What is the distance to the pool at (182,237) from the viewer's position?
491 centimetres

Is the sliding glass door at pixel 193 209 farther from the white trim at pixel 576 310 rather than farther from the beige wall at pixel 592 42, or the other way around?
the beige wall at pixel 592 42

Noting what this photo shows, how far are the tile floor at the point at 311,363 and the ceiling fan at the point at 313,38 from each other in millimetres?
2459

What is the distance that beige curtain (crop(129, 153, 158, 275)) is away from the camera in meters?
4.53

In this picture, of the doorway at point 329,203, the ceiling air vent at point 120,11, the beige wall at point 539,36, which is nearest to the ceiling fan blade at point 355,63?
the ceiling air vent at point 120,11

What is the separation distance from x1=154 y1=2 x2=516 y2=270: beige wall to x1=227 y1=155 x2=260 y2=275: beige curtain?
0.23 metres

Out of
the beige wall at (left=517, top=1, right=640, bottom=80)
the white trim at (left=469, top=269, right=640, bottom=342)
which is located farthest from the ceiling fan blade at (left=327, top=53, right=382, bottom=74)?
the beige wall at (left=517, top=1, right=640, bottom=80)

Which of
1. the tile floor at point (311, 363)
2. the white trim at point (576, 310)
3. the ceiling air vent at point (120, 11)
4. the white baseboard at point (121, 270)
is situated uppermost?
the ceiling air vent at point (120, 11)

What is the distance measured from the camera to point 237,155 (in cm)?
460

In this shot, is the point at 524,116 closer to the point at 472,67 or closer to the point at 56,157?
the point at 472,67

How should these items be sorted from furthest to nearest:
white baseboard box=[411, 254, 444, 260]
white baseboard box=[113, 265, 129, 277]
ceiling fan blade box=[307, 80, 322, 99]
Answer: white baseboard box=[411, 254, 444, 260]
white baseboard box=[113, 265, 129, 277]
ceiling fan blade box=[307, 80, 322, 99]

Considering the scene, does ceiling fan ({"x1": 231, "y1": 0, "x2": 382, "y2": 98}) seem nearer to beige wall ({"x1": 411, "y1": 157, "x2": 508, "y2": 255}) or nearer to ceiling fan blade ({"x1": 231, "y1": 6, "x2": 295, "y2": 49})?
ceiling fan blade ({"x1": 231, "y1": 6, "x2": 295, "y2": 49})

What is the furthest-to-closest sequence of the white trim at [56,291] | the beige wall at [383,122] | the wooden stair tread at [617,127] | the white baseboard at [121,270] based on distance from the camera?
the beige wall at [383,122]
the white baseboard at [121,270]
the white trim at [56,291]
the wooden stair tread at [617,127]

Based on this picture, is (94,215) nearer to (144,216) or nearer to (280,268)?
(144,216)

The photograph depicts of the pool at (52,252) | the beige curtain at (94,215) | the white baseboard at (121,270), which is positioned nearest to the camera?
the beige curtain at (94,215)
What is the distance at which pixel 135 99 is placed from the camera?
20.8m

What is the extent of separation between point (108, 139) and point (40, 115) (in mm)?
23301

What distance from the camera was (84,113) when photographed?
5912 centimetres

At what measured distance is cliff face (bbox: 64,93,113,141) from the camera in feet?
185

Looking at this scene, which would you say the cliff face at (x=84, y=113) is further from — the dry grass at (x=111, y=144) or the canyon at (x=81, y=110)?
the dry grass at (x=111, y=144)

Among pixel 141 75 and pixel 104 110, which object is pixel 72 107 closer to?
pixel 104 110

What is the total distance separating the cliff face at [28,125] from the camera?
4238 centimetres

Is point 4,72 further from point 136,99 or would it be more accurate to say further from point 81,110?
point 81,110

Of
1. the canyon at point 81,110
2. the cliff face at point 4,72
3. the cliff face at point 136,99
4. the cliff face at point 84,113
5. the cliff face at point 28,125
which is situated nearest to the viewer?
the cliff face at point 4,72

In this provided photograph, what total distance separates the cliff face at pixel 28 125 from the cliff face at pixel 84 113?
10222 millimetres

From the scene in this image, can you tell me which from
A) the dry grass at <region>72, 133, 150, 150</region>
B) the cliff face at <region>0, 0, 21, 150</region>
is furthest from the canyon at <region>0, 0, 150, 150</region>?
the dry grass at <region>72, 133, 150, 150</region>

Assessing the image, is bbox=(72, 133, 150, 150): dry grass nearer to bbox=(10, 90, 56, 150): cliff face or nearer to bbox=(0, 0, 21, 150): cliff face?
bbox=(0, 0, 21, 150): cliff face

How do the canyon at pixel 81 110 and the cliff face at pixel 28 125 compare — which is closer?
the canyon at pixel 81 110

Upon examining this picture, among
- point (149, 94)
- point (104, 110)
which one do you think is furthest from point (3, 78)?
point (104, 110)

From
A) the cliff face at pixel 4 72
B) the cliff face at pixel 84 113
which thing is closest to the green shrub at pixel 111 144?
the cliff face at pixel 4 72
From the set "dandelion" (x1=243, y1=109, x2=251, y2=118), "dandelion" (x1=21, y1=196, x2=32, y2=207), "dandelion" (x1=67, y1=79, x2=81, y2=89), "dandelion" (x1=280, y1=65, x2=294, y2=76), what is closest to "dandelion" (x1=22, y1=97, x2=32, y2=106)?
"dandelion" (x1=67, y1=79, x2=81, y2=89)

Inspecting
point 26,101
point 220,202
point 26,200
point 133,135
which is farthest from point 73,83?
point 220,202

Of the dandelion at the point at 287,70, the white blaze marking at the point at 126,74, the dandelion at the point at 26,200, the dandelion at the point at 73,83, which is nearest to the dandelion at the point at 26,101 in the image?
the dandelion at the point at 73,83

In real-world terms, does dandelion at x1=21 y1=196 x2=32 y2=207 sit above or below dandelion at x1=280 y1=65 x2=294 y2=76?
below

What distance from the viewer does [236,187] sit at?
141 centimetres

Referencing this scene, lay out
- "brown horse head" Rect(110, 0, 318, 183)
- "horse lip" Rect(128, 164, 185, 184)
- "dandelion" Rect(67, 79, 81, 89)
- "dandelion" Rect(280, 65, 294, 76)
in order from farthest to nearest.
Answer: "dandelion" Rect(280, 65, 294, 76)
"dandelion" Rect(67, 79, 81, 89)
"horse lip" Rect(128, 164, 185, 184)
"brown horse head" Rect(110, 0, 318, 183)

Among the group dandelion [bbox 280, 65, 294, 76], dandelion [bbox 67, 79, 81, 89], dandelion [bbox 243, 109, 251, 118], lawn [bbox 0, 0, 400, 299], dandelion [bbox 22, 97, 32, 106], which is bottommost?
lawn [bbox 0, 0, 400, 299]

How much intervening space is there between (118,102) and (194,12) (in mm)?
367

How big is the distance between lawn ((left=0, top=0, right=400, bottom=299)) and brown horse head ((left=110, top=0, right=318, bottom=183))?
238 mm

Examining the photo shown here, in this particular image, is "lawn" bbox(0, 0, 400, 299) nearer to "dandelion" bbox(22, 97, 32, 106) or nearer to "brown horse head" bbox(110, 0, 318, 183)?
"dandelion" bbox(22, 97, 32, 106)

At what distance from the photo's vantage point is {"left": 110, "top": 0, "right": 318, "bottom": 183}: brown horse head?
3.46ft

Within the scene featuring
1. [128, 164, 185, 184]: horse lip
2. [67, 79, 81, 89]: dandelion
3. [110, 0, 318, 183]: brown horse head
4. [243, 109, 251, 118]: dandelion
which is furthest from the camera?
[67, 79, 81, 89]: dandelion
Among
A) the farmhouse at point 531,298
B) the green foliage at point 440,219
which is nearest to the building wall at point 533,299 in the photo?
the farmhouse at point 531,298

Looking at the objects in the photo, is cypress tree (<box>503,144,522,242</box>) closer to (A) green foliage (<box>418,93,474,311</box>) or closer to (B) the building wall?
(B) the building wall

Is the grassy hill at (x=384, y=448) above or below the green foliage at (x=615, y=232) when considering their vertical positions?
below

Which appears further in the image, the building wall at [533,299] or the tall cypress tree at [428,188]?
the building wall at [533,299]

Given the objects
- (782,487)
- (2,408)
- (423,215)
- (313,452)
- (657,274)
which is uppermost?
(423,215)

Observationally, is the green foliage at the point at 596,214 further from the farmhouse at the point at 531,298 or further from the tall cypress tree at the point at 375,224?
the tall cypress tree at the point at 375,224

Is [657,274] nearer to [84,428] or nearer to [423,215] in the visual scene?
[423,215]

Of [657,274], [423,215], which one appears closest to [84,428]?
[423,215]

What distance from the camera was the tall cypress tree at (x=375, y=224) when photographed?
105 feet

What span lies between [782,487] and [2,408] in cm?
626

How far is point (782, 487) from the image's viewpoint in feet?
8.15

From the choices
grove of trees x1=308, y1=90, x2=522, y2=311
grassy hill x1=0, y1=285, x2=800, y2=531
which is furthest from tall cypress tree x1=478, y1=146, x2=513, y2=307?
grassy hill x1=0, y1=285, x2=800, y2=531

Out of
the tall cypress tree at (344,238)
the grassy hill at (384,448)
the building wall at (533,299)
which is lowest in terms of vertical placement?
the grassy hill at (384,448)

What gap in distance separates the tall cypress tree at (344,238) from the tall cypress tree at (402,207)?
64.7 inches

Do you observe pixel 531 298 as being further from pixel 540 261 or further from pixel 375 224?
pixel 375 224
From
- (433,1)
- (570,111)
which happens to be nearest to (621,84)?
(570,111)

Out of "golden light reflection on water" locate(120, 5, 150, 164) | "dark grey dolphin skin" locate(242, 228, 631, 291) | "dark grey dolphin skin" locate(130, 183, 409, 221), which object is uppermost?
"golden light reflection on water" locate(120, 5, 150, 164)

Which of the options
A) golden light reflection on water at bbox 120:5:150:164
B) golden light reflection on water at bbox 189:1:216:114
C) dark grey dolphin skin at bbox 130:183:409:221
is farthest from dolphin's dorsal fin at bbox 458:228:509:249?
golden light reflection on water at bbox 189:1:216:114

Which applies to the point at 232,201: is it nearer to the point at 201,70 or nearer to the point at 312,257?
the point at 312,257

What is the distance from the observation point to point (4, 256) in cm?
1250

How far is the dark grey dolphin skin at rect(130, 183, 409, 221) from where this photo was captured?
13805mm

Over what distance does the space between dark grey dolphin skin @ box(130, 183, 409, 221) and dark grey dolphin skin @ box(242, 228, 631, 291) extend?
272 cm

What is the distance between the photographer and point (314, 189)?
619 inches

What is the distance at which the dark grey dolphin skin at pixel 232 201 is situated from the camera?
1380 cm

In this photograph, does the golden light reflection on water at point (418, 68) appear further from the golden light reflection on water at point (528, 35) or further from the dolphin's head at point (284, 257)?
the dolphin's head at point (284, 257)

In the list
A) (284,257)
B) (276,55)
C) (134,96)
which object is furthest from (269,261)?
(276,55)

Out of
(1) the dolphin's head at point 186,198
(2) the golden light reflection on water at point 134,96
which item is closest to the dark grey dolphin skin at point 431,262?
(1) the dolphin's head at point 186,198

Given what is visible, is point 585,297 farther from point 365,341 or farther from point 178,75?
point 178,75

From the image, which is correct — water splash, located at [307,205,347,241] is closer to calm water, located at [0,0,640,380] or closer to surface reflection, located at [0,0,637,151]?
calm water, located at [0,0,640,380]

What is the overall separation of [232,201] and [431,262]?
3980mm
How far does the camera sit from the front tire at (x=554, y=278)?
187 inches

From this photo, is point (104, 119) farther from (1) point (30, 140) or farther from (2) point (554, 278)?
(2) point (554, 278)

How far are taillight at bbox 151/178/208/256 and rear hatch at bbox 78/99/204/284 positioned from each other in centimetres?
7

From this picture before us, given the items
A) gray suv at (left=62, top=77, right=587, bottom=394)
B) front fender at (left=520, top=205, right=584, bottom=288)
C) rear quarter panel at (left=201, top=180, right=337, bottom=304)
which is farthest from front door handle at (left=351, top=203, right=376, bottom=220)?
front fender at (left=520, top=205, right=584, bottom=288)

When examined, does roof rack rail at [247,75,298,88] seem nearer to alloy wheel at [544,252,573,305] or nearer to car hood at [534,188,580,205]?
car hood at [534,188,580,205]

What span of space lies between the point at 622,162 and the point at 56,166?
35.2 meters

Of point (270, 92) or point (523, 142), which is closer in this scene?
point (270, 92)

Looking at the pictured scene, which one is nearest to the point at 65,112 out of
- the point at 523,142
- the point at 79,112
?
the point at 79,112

__Problem statement__: Rewrite the stretch of material from the line containing "What is the separation" through the line containing "0.23 metres", with "beige curtain" changed to "tan curtain" and nothing else altered.

__Answer to this exercise__:
What is the separation distance from x1=154 y1=2 x2=516 y2=270: beige wall to x1=227 y1=155 x2=260 y2=275: tan curtain?
0.23 metres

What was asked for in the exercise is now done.